**Problem statement:**
Reproduce the listing exactly and skip over any pictures.

**Material to process:**
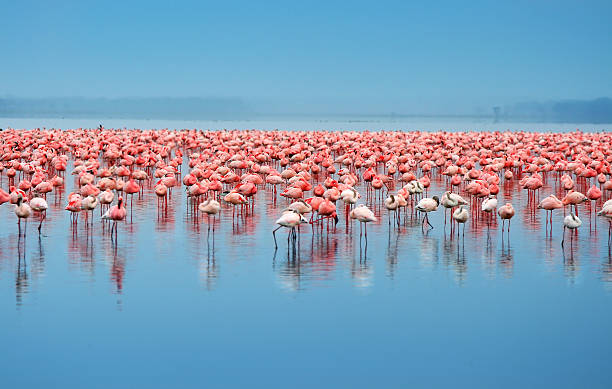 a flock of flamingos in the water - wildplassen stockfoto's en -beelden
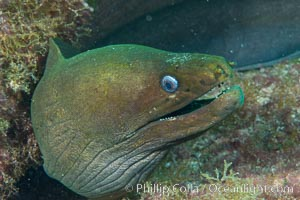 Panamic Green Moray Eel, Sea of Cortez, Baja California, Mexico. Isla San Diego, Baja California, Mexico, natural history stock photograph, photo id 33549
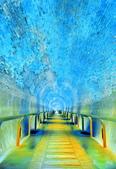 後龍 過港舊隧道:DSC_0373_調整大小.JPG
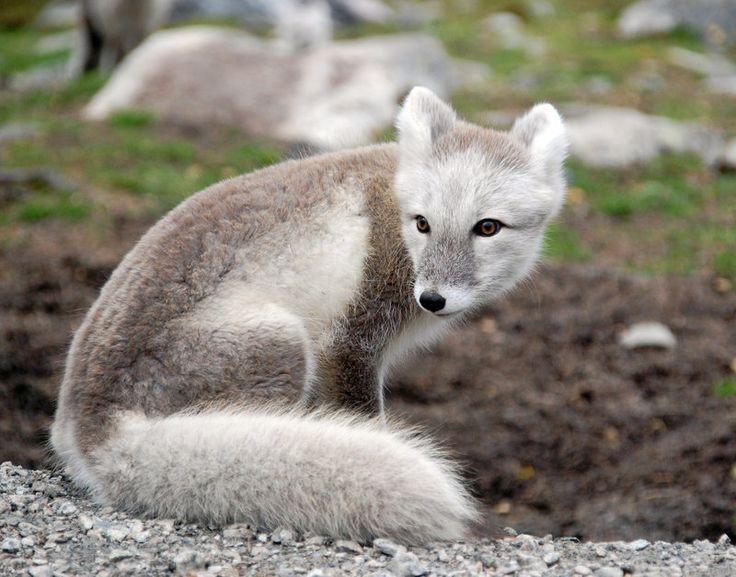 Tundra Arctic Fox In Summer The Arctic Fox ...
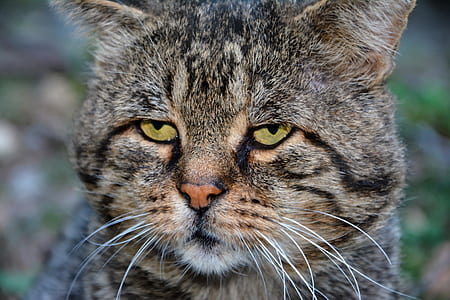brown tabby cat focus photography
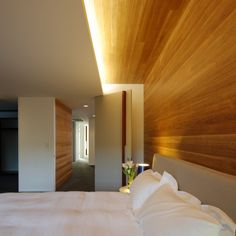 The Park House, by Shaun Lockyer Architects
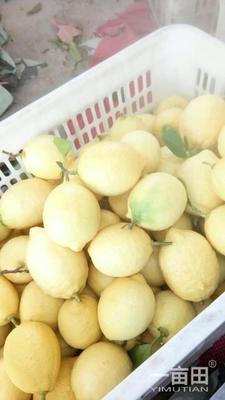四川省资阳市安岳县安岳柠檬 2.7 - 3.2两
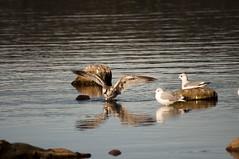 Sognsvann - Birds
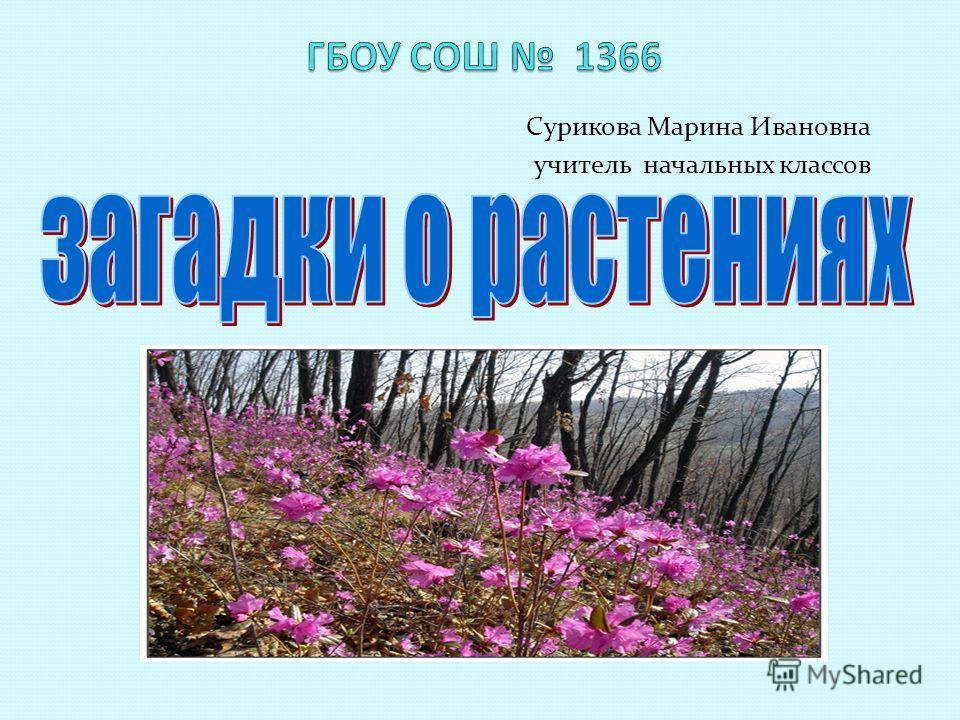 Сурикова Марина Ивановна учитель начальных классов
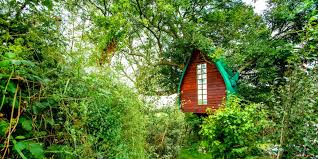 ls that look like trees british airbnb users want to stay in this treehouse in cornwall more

**Solution:**
 a flock of flamingos in the water - wildplassen stockfoto's en -beelden
 Panamic Green Moray Eel, Sea of Cortez, Baja California, Mexico. Isla San Diego, Baja California, Mexico, natural history stock photograph, photo id 33549
 後龍 過港舊隧道:DSC_0373_調整大小.JPG
 Tundra Arctic Fox In Summer The Arctic Fox ...
brown tabby cat focus photography
 The Park House, by Shaun Lockyer Architects
四川省资阳市安岳县安岳柠檬 2.7 - 3.2两
 Sognsvann - Birds
 Сурикова Марина Ивановна учитель начальных классов
 ls that look like trees british airbnb users want to stay in this treehouse in cornwall more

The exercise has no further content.